Las Vegas (KVVU)-- The Centers for Disease Control says at least 149 people have been infected with salmonella across the country.

Six multi-state outbreaks are being linked to small turtles.

Ken Foose owns "exotic pets."

All kinds of animals are for sale, but turtles are the most popular reptile.

"To locals I'd say 100-150 turtles a week is not out of the question," says Foose.

The Health District says six people in Clark County, including five kids, got salmonellosis from handling turtles under four inches in diameter.

Foose doesn't sell baby turtles.

He says it's against federal law - unless it's for educational purposes.

But you can easily find them for sale at other vendors, who don't teach proper care.

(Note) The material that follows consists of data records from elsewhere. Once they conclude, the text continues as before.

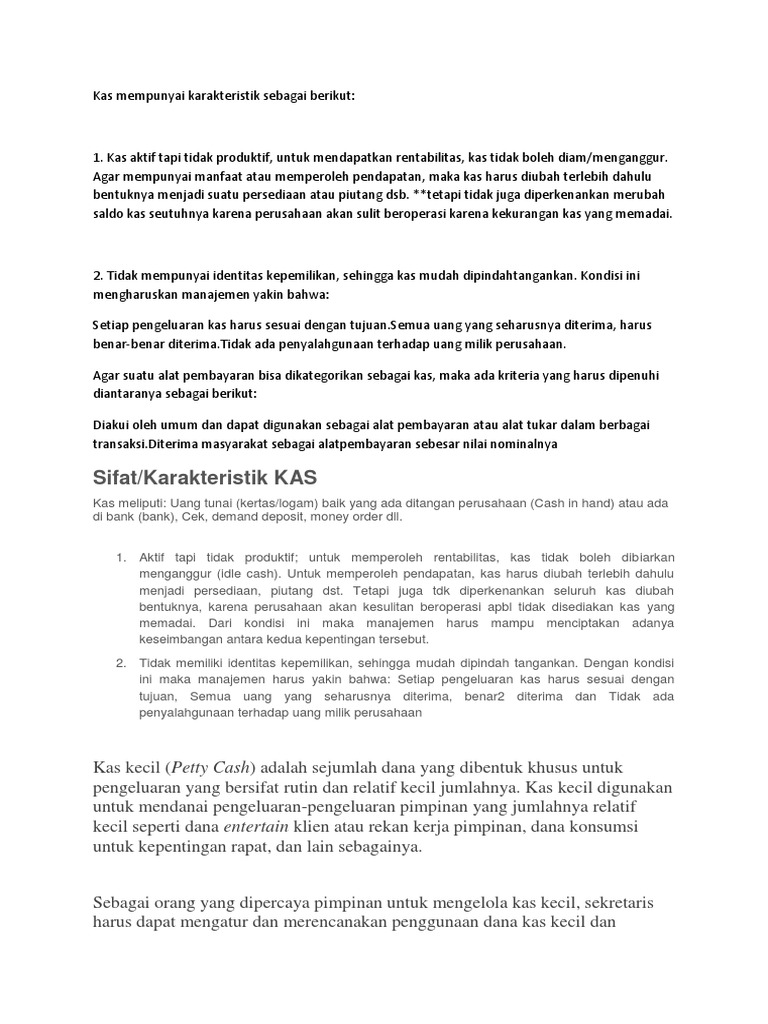 Kas mempunyai karakteristik sebagai berikut:

1. Kas aktif tapi tidak produktif, untuk mendapatkan rentabilitas, kas tidak boleh diam/menganggur. Agar mempunyai manfaat atau memperoleh pendapatan, maka kas harus diubah terlebih dahulu bentuknya menjadi suatu persediaan atau piutang dsb. **tetapi tidak juga diperkenankan merubah saldo kas seutuhnya karena perusahaan akan sulit beroperasi karena kekurangan kas yang memadai.

2. Tidak mempunyai identitas kepemilikan, sehingga kas mudah dipindahtangankan. Kondisi ini mengharuskan manajemen yakin bahwa:

Setiap pengeluaran kas harus sesuai dengan tujuan.Semua uang yang seharusnya diterima, harus benar-benar diterima.Tidak ada penyalahgunaan terhadap uang milik perusahaan.

Agar suatu alat pembayaran bisa dikategorikan sebagai kas, maka ada kriteria yang harus dipenuhi diantaranya sebagai berikut:

Diakui oleh umum dan dapat digunakan sebagai alat pembayaran atau alat tukar dalam berbagai transaksi.Diterima masyarakat sebagai alatpembayaran sebesar nilai nominalnya

Sifat/Karakteristik KAS

Kas meliputi: Uang tunai (kertas/logam) baik yang ada ditangan perusahaan (Cash in hand) atau ada di bank (bank), Cek, demand deposit, money order dll.

1. Aktif tapi tidak produktif; untuk memperoleh rentabilitas, kas tidak boleh dibiarkan menganggur (idle cash). Untuk memperoleh pendapatan, kas harus diubah terlebih dahulu menjadi persediaan, piutang dst. Tetapi juga tdk diperkenankan seluruh kas diubah bentuknya, karena perusahaan akan kesulitan beroperasi apbl tidak disediakan kas yang memadai. Dari kondisi ini maka manajemen harus mampu menciptakan adanya keseimbangan antara kedua kepentingan tersebut.

2. Tidak memiliki identitas kepemilikan, sehingga mudah dipindah tangankan. Dengan kondisi ini maka manajemen harus yakin bahwa: Setiap pengeluaran kas harus sesuai dengan tujuan, Semua uang yang seharusnya diterima, benar2 diterima dan Tidak ada penyalahgunaan terhadap uang milik perusahaan

Kas kecil (Petty Cash) adalah sejumlah dana yang dibentuk khusus untuk pengeluaran yang bersifat rutin dan relatif kecil jumlahnya. Kas kecil digunakan untuk mendanai pengeluaran-pengeluaran pimpinan yang jumlahnya relatif kecil seperti dana entertain klien atau rekan kerja pimpinan, dana konsumsi untuk kepentingan rapat, dan lain sebagainya.

Sebagai orang yang dipercaya pimpinan untuk mengelola kas kecil, sekretaris harus dapat mengatur dan merencanakan penggunaan dana kas kecil dan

"Unfortunately it's that mentality, it's the fast buck. They sell the turtle and plastic box for ten dollars, people go "oh how cute" but they're uniformed they're uneducated about what they're buying," says Foose.

Salmonella can lurk on the reptiles and in their homes.

Foose says it doesn't matter what size the animal is or what kind.

One turtle owner we spoke with agrees it comes down to common sense.

"You need to wash your hands after a door knob, so it's not just the animals it's everything," says Bret Robello.

The health district urges reptile owners to keep them out of food areas like kitchens and off tables. Don't clean their homes in your sink or bathtub.

And always wash your hands after touching the animal or their home.

Health officials also recommend families with children under the age of five shouldn't own reptiles or amphibians.